GENEL KURUL KONUŞMASI
Konu: Kadını ezen ve yok sayan erkeklerin 8 Martı kutlamalarının tam bir ikiyüzlülük olduğuna, kadınların sorunlarına ve cumhuriyet devrimlerinin kadınlar için önemine ilişkin açıklaması
Yasama Yılı:5
Birleşim:64
Tarih:08.03.2022

ENGİN ÖZKOÇ (Sakarya) - Sayın Başkan, değerli milletvekili arkadaşlarım; Türkiye Cumhuriyeti Büyük Millet Meclisinin Genel Kurul salonundan önce annemden, sonra da Türkiye'deki bütün kadınlardan özür diliyorum. Erkekler, Türkiye'de yaşayan erkekler, hele böyle günlerde o kadar büyük ikiyüzlülük içerisindeler ki kadınlara sanki bir şeyi bağışlıyormuşuz gibi, bu hakkı verme hakkı bizdeymiş gibi davranarak bugün çok güzel sözler söylüyoruz ancak annemiz önce bizi doğuracak, bakacak, gece gündüz yanımızda olacak, hastayken yanımızda olacak ama erkek o ya, evin ekmeğini getiriyor ya, o bundan muaf olacak. Çamaşırı yıkayacak, bulaşığı yıkayacak, evi temizleyecek ama erkek bundan muaf olacak. Erkeğin hastası olacak, kadın ona bakacak, erkek bundan muaf olacak. Ondan sonra da bugünlerde geliyoruz, kadınların gözünün içine baka baka onlara diyoruz ki: "Bu gününüz kutlu olsun, siz çok değerlisiniz, siz şöylesiniz, böylesiniz." Bu tam bir iki yüzlülüktür. Kadını ezen, kadını yok eden, kadını yok sayan... Kadın sadece onların istediği gibi yaşarsa ahlaklı ama kendi istediği gibi yaşarsa ahlaksız olacak ve kadına karşı hükmü erkek verecek, kadın kabul etmezse öldürecek; böyle bir dünyada erkekler kadınların gözünün içine baka baka diyecekler ki: "Siz kutsalsınız, siz çok önemlisiniz, bizim için değerlisiniz." Bunların hepsi fasarya, bunların hiçbir tanesi doğru değil. İlk önce bir erkek evinde eşiyle birlikte hayatı paylaşacak; ilk önce, kardeşini, annesini sadece kendisine karşı iyi olduğu için değil, kendi hayatlarını özgürce yaşadıkları için onları sevebilecek; işte o zaman bunu söyleme hakkına sahiptir.

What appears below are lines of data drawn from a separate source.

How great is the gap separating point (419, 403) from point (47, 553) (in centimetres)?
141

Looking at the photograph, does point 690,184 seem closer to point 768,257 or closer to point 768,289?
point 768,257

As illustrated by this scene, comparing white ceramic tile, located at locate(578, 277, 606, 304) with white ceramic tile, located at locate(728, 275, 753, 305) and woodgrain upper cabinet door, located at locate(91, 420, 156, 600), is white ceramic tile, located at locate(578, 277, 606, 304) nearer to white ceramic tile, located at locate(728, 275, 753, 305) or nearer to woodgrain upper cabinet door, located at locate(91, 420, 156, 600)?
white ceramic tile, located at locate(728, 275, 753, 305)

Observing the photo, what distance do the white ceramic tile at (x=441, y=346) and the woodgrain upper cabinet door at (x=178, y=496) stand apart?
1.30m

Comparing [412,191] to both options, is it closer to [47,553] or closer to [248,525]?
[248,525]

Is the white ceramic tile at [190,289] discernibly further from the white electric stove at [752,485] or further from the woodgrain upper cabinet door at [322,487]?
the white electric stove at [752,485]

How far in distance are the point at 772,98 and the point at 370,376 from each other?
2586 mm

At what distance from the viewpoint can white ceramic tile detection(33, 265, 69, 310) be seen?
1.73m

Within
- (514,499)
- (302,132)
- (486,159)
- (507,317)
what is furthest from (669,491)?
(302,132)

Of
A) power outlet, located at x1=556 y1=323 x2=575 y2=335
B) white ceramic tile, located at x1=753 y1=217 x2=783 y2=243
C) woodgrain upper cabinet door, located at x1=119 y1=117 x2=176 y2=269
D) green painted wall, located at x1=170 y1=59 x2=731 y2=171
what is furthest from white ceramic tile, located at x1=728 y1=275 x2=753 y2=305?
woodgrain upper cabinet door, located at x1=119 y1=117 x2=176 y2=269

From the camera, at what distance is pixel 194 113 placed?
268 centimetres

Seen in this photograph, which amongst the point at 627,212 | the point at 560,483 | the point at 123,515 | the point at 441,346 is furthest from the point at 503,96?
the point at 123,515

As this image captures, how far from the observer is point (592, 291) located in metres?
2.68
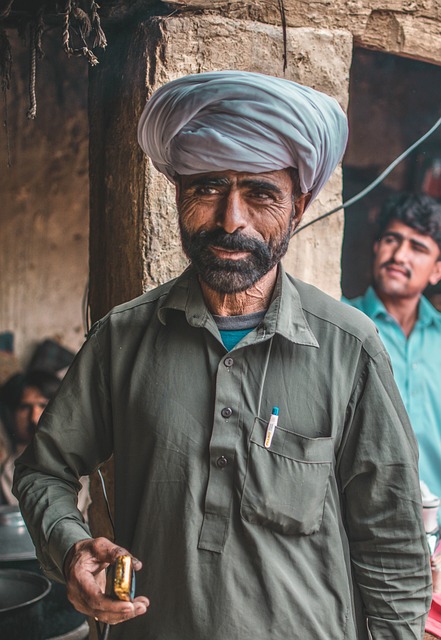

(Mikrofon otomatik cihaz tarafından kapatıldı)

BAŞKAN - Buyurun.

ENGİN ÖZKOÇ (Sakarya) - Kadınlar, emek verdikleri alanlarda ayrımcılığa, zorbalığa ve şiddete maruz kalıyorlar, korku ve çaresizlik içinde bırakılıyorlar. Sadece 2022'nin başında elli dokuz günde 98 kadın öldürülmüş. Bunun suçlusu kim? Kadınlar mı? Bunun önüne nasıl geçilmeli? Şiddetin önüne sadece adli tedbirlerle, polisiye önlemlerle, yara sarma mekanizmalarıyla geçemeyiz. Bütüncül politika kurmak gerekiyor çünkü kadına şiddet bir zihniyet sorunudur, bir bakış açısıdır. İstanbul Sözleşmesi de işte bu nedenle büyük önem taşıyor. Okul öncesi eğitimden ceza yasalarına, ekonomik destekten temsile kadar bir dönüşüm yaratabilirsek ancak sorunu çözebiliriz.

Biliyoruz ki kadına şiddet ve yoksulluk birlikte büyüyor.

(Mikrofon otomatik cihaz tarafından kapatıldı)

BAŞKAN - Evet, devam edin.

ENGİN ÖZKOÇ (Sakarya) - Türkiye'de 15 milyondan fazla kadın yoksul. Kadınların iş gücüne katılım oranı OECD ve AB ülkeleri arasından en düşük seviyede, yüzde 34; çalışma çağındaki 3 kadından sadece 1'i çalışıyor ve çalışanların da üçte 1'i sosyal güvenceden yoksun, kayıt dışı istihdam devam ediyor. Bu tablo, kadınları kendi yaşam alanlarında en yakınları tarafından her türlü şiddete mahkûm hâle getiriyor. Değişim, işte tam da buralardan başlamalı. Kadını, süslü cümleler ile sıfatlardan uzak, sadece insan olarak gören bir bakış soruna çözüm üretebilir. "Kadın-erkek eşitliğine inanmıyorum." "Kadın şiddeti abartılıyor." "Türk kadını evinin süsüdür." "İş arayan kadına evdeki işler yetmiyor mu?" diyebilen, "Kadın kahkaha atmayacak." deme cüretini gösteren bir bakış açısıyla sorun çözülemez, sadece büyütülür.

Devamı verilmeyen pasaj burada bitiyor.